Author Archive

the worst stephen malkmus track ever

i still hold pavement somewhere in my heart as a band I like, but dude… this is awful… Baby Come On. Sure you want to be Alex Chilton, but come on… this is not your best track. It’s probably the worst pavement related thing I’ve ever heard, but that’s probably the point this isn’t pavement, but bluesu infected pysch comes better from elsewhere.

peace,
A

October 19, 2005 at 8:07 pm Leave a comment

The Whole aka Dong by Ming-liang Tsai


The Whole by King-linag Tsai has spurred me onto 2 different reviews so far. The first by e-mail:

Hey,

watching a move called the hole. Taiwanese I think seems a bit to weird for china unless it’s hong Kong. it’s worth seeing so far. it’s about a guy and a girl in an apartment complex. the guy’s ceiling caves in and the girl starts to get annoyed and well it’s kinda a weird metaphor for the simultaneous pleasure ,degregation, and pain of a rather intense crush. there’s also a kinda zombie-virus-sub-plot too and a lot of weird little scenes where the girl acts out her desires through rather innocent and kinda fun 50’s doo-wop sequences. worth a look.

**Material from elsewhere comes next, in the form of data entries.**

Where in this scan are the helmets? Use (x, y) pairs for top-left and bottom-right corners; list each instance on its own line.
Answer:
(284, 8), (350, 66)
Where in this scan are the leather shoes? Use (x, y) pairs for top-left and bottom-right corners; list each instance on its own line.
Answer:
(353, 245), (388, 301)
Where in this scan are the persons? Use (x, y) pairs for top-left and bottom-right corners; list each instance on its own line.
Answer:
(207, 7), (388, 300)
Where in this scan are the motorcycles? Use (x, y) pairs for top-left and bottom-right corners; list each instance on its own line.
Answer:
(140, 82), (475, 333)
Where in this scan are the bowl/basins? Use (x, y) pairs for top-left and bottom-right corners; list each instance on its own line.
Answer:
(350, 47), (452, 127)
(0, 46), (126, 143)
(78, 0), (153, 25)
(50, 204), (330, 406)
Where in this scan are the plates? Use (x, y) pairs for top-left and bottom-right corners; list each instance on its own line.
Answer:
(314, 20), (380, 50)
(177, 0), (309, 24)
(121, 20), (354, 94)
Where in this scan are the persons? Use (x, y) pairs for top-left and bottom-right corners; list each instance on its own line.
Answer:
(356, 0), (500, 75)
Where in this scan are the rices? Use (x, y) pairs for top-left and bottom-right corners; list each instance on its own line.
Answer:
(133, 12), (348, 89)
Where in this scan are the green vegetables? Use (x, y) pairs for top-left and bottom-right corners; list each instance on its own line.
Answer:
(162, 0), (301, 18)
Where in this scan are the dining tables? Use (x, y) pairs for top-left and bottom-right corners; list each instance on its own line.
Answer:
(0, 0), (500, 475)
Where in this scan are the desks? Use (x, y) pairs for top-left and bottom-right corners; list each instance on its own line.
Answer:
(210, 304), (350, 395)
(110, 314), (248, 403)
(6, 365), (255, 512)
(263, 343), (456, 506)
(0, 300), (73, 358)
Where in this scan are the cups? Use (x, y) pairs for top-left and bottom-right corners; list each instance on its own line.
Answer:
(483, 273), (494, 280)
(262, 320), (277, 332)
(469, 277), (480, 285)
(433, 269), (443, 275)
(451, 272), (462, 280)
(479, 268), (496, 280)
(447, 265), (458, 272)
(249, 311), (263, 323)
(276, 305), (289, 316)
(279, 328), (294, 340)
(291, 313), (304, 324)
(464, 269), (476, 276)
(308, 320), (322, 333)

and then I had to get all intellectual about it:

In the middle of The Hole I e-mailed a friend of mine to summarize it. Not sure if the film would break down into a series of submissive gestures, I felt a little un-easy recommending it, but then I saw the ending. It’s perfect. I’ve been living in Korea for 6 months, and this film could just as easily summarize the strange ennui and frustration of any Asian metropolis as it takes on Taiwan here. It uses the myth of Hong Kong musicals the same way Godard or Hartley use Western musicals, but takes it to an extreme, it’s gritty world and occasionally Kafka-esquire logic make it all the better. I really feel like The Hole’s closest comparison is Hal Hartley’s Surviving Desire, but have a kinda bleak edge to what are ultimately hopefully and strangely metaphorical films. Anyway, this is what I wrote to Esther. Hope you like The Hole too.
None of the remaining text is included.